I'll pick the crying relationship.  Mind you, if I hadn't included any hugging and kissing, I'd pick the sex one over the crying one, but since I allowed for that particular level of intimacy, I'd be fine with dropping sex from my life and replacing it with crying instead.  Especially if we could do the crying stuff lying on a couch or in bed together... you know, just cuddling with our clothes on, talking about all sorts of things, him bursting into tears frequently, me comforting him every time it happened.  Maybe there's such a thing as comforting burnout, but since I've never even come close to experiencing that yet, it's a pretty easy choice for me.  Unfortunately, I don't find I can get much of a "comforting" fix without an actual live person to comfort (while watching a movie with a comforting scene in it, I'm just a voyeur...)  I can get some amount of a "sights and sounds" fix, though, so at least movies aren't completely useless to me!
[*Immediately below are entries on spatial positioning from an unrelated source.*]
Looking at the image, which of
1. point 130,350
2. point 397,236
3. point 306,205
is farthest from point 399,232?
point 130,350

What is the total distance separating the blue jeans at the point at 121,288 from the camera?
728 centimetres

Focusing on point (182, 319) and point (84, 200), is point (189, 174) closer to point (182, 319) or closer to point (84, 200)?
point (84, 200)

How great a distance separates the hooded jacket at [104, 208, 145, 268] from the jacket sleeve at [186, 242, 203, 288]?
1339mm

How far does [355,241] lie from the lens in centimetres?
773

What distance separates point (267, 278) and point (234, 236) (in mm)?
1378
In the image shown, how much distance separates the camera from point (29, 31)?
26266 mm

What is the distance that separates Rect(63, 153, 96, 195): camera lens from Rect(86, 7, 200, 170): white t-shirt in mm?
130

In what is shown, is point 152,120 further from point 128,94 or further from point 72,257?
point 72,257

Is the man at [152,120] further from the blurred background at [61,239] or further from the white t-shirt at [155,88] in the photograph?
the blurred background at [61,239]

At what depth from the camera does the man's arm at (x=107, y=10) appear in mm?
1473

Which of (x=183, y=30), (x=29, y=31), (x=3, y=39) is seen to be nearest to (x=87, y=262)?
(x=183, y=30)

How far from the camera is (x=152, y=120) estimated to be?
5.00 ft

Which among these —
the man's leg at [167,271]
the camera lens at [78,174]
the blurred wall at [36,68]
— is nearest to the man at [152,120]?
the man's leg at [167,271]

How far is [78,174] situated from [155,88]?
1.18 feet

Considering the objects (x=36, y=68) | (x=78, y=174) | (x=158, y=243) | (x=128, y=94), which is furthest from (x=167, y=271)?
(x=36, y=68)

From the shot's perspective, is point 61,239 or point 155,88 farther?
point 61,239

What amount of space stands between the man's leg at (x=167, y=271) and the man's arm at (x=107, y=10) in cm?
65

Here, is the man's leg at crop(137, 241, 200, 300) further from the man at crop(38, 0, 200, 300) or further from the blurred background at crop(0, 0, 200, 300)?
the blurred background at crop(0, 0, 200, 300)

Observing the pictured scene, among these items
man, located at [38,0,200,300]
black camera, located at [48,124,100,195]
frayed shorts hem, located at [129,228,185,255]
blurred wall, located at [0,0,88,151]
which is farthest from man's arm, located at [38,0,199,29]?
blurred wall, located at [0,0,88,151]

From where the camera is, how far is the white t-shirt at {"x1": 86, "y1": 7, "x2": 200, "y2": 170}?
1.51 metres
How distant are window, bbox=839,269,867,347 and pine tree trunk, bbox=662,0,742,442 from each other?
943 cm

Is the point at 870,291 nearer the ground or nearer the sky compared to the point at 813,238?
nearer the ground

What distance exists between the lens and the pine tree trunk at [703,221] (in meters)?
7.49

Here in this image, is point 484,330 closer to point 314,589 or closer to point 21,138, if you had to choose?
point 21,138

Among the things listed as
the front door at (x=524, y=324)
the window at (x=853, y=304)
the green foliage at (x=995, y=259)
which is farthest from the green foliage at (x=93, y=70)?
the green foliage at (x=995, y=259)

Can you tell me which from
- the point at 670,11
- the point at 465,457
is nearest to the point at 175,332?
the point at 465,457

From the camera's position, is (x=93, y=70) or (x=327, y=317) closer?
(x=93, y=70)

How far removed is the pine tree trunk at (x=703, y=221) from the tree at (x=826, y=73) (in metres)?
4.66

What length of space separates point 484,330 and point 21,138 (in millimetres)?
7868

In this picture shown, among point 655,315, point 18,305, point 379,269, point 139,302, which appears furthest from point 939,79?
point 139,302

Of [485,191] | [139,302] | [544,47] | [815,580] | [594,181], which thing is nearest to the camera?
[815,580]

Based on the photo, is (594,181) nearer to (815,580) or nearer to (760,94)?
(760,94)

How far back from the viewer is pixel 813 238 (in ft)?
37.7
Last edited by woundedpuppy (November 7, 2012 8:39 pm)

     Thread Starter
 

November 7, 2012 8:43 pm  #6


Re: If you had to choose

caircair wrote:

Too often in real life, the outcome isn't what I would prefer or doesn't conform to my wishes.

So true!!  Still, I have some near perfect (if they would have LASTED LONGER) crying obs in my past, so sometimes, dreams really do come true!

     Thread Starter
 

November 7, 2012 9:14 pm  #7


Re: If you had to choose

Intense question! It's hard to say. I don't know if I could be in a relationship with no sex, but then again, I don't know how I could be with a man who didn't cry. I think in the end, I'd have to choose the sex, and satisfy my crying fetish in other ways.

 

November 10, 2012 1:49 am  #8


Re: If you had to choose

Think I'd go for the sexual relationship, and not even because I enjoy sex all that much. I think it would grate on my nerves if a boyfriend cried all the time. I have to respect the effort taken to not cry in order to be able to really enjoy tears - if he just gave in to tears at any moment, it wouldn't be special. While it frustrates me enormously that there has been no crying on the part of my current boyfriend, I know that when (if) he cries, it will be absolutely incredible to share in that side he never shows.

 

November 10, 2012 2:12 am  #9


Re: If you had to choose

Lemoniep, I think I agree. Some of the satisfaction comes from the fact that it's a somewhat rare occasion, and I really enjoy working to get that close to someone.


It is such a secret place, the land of tears.
-- Antoine de Saint Exupery, "The Little Prince"
 

February 24, 2013 1:10 am  #10


Re: If you had to choose

Me, I'd take normal sex in a New York minute.   I've had a girlfriend who cried at the slightest excuse and I've had one or two who cried very seldom if at all.  If I'm in a relationship, I find that I tend to lose interest in crying, but when things start to go south, I get back on the crying.